Thursday, August 19, 2010

8.7 Window Flower




In August things are quieter in the garden. Most of our perennials have come and gone. I busy myself cutting off faded blooms, and cutting back dried foliage, flower stalks and stems. Meanwhile the morning glory takes a gulp of sunshine, mixes in a little water, and climbs voraciously – I don’t think it’s hungry but that’s what it looks like – up the shingles on the back of the house.
The vines form a pyramid under my work room window. I see the tendrils pirouette and twine against the screen. If I opened the window, I have no doubt they would come right in and begin turning my desk into a real, as opposed to a metaphorical, jungle.
You can see how abandoned houses soon get birch trees in the parlor.

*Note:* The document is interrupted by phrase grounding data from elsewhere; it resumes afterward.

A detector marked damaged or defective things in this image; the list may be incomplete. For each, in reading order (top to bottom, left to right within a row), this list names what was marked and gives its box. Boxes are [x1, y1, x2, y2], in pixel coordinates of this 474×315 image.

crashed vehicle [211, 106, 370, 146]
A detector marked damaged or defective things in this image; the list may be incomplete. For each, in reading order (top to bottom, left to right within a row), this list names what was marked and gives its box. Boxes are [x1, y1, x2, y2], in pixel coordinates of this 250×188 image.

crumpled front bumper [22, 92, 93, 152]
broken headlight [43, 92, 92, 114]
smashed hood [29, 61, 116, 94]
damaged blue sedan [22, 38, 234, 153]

This is our second year of planting morning glory – whose blooming habits are as good as its name – at the back of the house. Last year we built an ad hoc trellis from pieces made of lightweight wooden crisscrossed battens left behind by the two men who built our front porch. We drove the wood into the dirt and tacked the tops into the shingles. We planted the morning glory, an annual, in pots of soil. It was late in the season by the time we were ready so we bought seedlings. They climbed and bloomed in September.

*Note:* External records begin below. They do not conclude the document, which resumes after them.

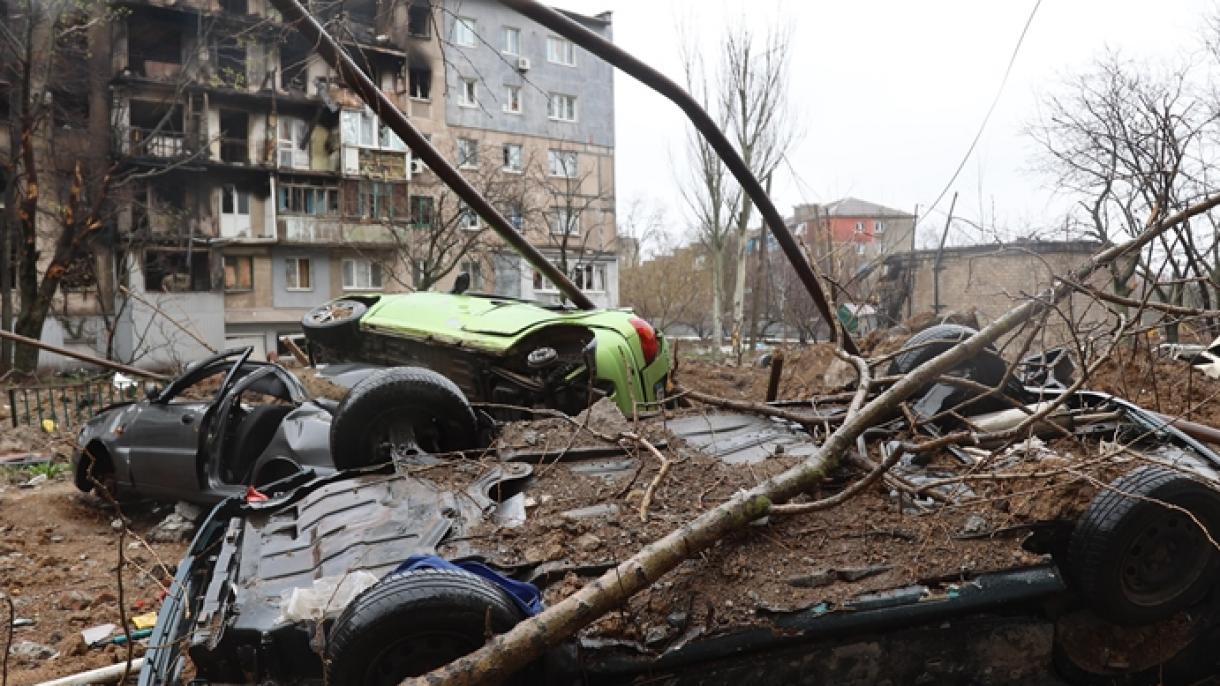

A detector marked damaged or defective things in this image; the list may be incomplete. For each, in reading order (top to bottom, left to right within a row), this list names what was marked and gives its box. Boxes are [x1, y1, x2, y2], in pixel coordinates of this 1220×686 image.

burnt window opening [407, 1, 431, 37]
broken window [407, 1, 431, 37]
broken window [127, 14, 181, 77]
burnt window opening [128, 16, 184, 78]
burnt window opening [212, 36, 247, 88]
burnt window opening [407, 63, 431, 99]
broken window [407, 64, 431, 98]
broken window [218, 109, 246, 163]
burnt window opening [218, 109, 246, 164]
damaged apartment building [0, 0, 614, 366]
bent metal pole [268, 0, 595, 307]
bent metal pole [495, 0, 858, 351]
broken window [409, 194, 434, 228]
burnt window opening [146, 246, 213, 289]
broken window [146, 247, 213, 290]
broken window [223, 255, 253, 289]
broken window [284, 255, 312, 289]
green overturned car [301, 286, 673, 454]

This year we built the morning glory wall from seed. I planted the seed in my garden seedbed early in the season and transplanted the seedlings into the pots. They grew fast, climbed aggressively. I realized they needed a new height to strive for, and hammered some nails into the shingles below my window. Now the tendrils are climbing above the window. Ain’t no mountain high enough.
Where will they go now? While we wait to find out, I’m kept busy watering the pots every day.

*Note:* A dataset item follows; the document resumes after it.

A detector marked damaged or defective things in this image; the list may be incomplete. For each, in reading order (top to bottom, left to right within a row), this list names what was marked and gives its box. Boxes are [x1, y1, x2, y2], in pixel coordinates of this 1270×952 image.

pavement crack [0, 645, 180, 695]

There comes a time in late summer every year when you turn to annuals for color. We’re had luck with a Mandeville rose we put in a big pot on the patio with its very own specially purchased trellis. It makes showy rose-red flowers, set off by deep green climbing foliage. As soon as it started growing we began speculating on how we could keep it alive over the winter.
After morning glory seedlings grew up and left the nursery, I grew cosmos in my seedbed. They sprouted thickly, too thickly, because (sentimentalist that I am) I never thin successful germinations. We ended up with a couple score of eager cosmos which I now realize were probably already too thin when I transplanted them. We now have thirty or so rather spindly cosmos plants scattered in strategic locations around the front and back gardens, making tall stems with little round discs of flower on top. A few, owners of the choicest location, are growing sturdier stalks and flowers in a small plot near the vegetables. Another art to master.
But the morning glory blossoms do light up the mornings in the waning days of summer.